◆ **What is being asked**
Please restate the records below word for word, leaving out every picture.

Records contained in a dataset
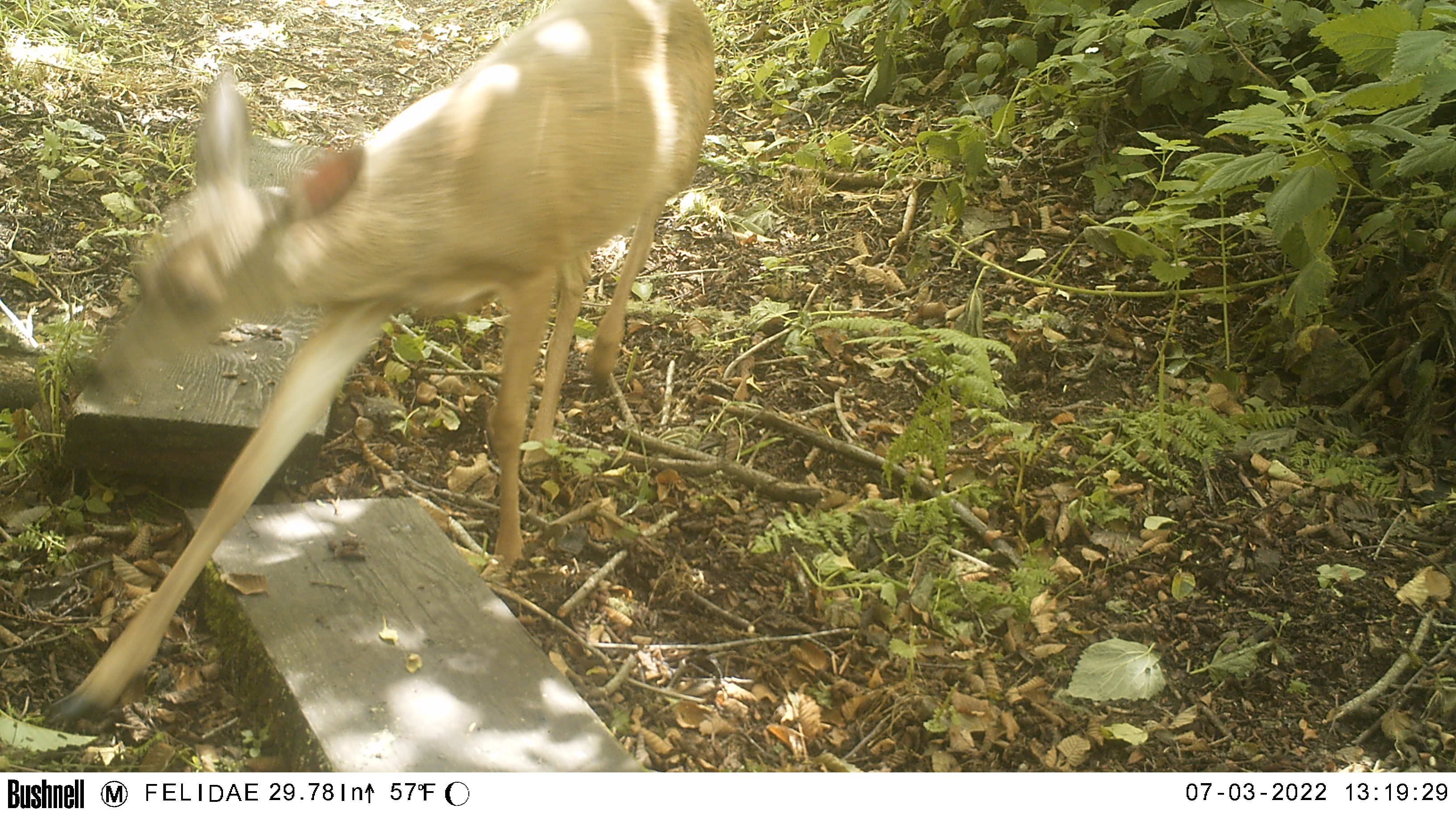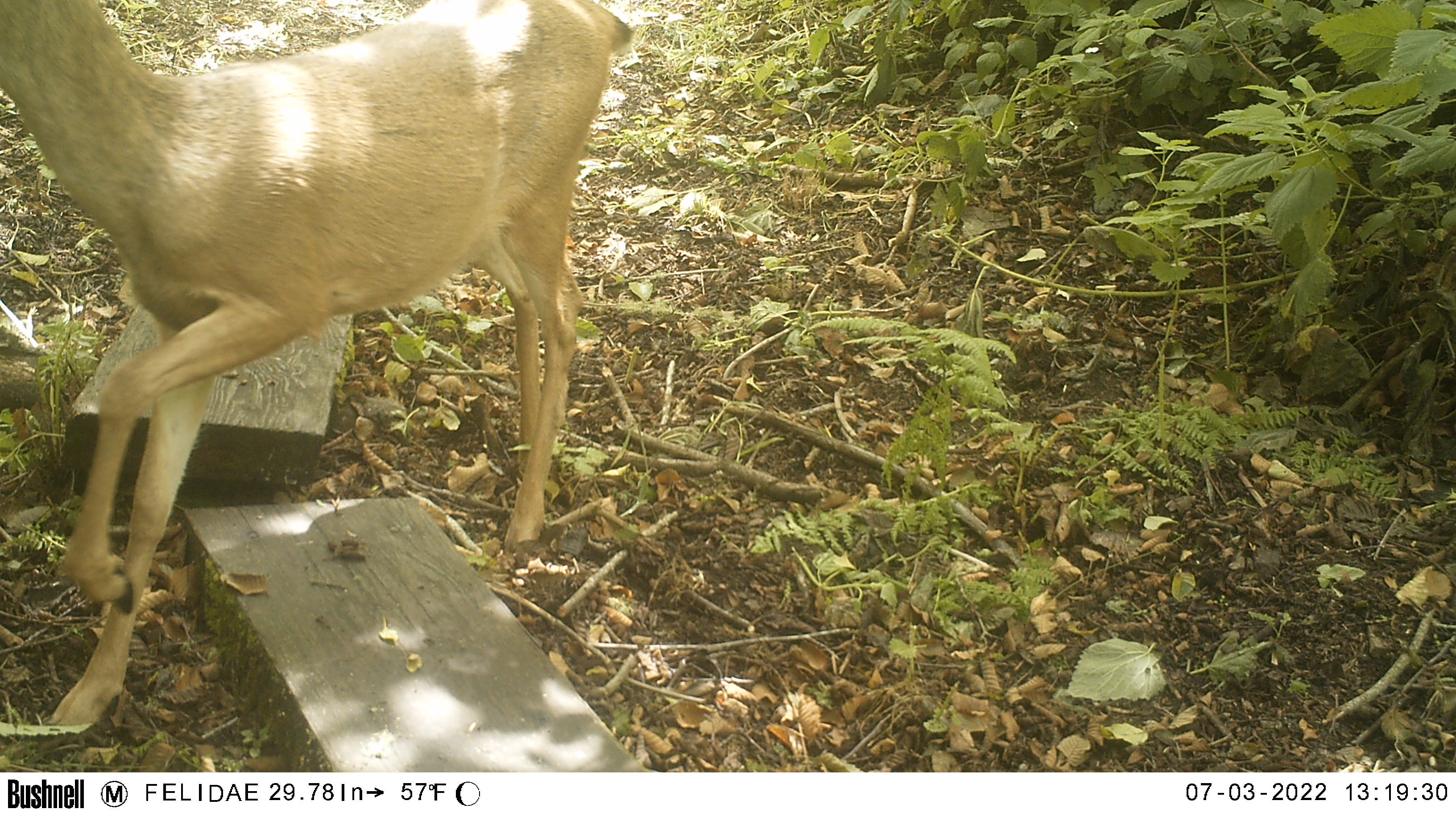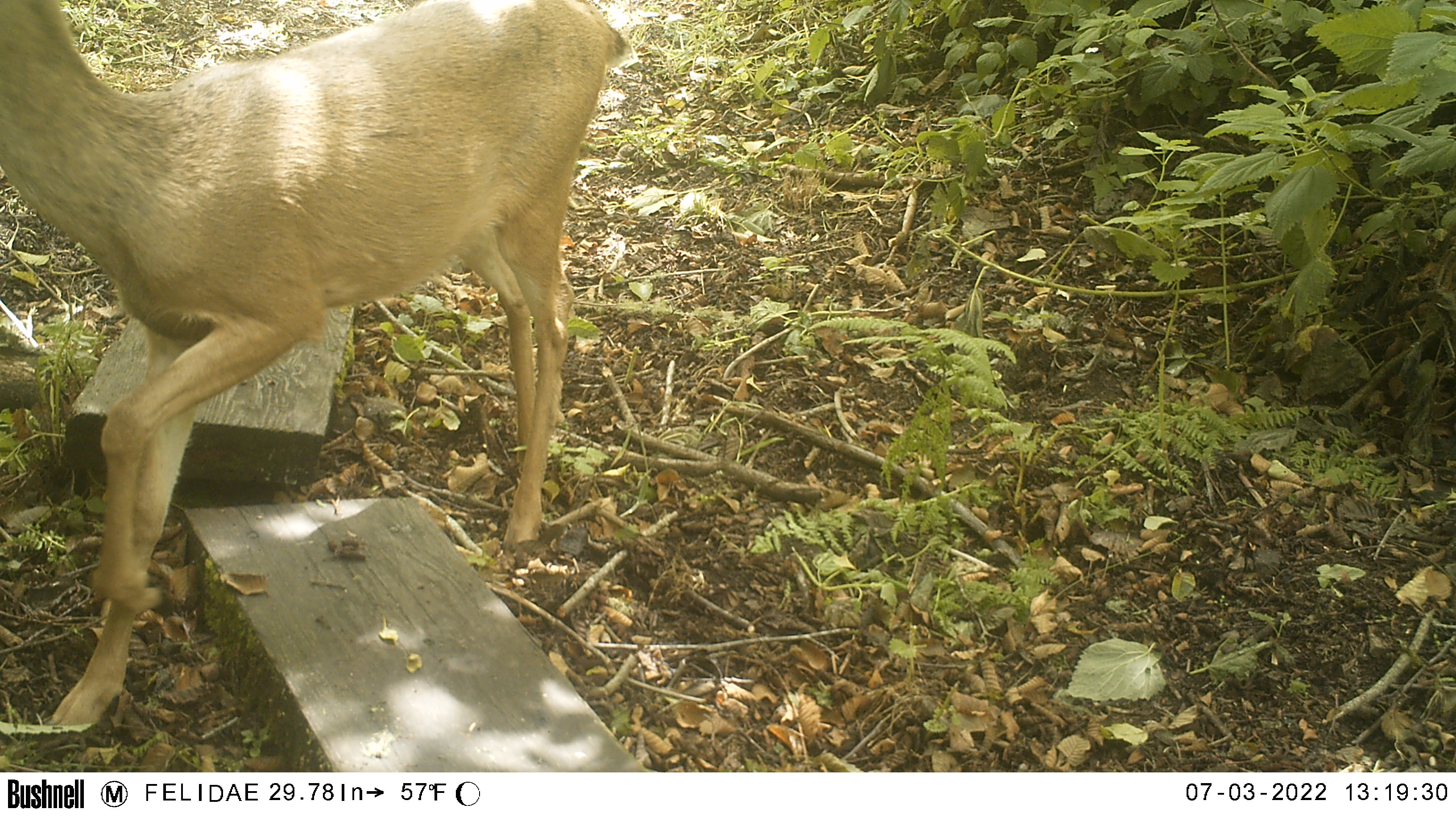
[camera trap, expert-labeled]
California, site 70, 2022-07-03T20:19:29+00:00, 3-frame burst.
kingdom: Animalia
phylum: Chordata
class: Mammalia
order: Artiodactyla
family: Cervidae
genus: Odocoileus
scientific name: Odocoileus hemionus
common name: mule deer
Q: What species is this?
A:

◆ **Solution**
[camera trap, expert-labeled]
California, site 70, 2022-07-03T20:19:29+00:00, 3-frame burst.
kingdom: Animalia
phylum: Chordata
class: Mammalia
order: Artiodactyla
family: Cervidae
genus: Odocoileus
scientific name: Odocoileus hemionus
common name: mule deer
Q: What species is this?
A:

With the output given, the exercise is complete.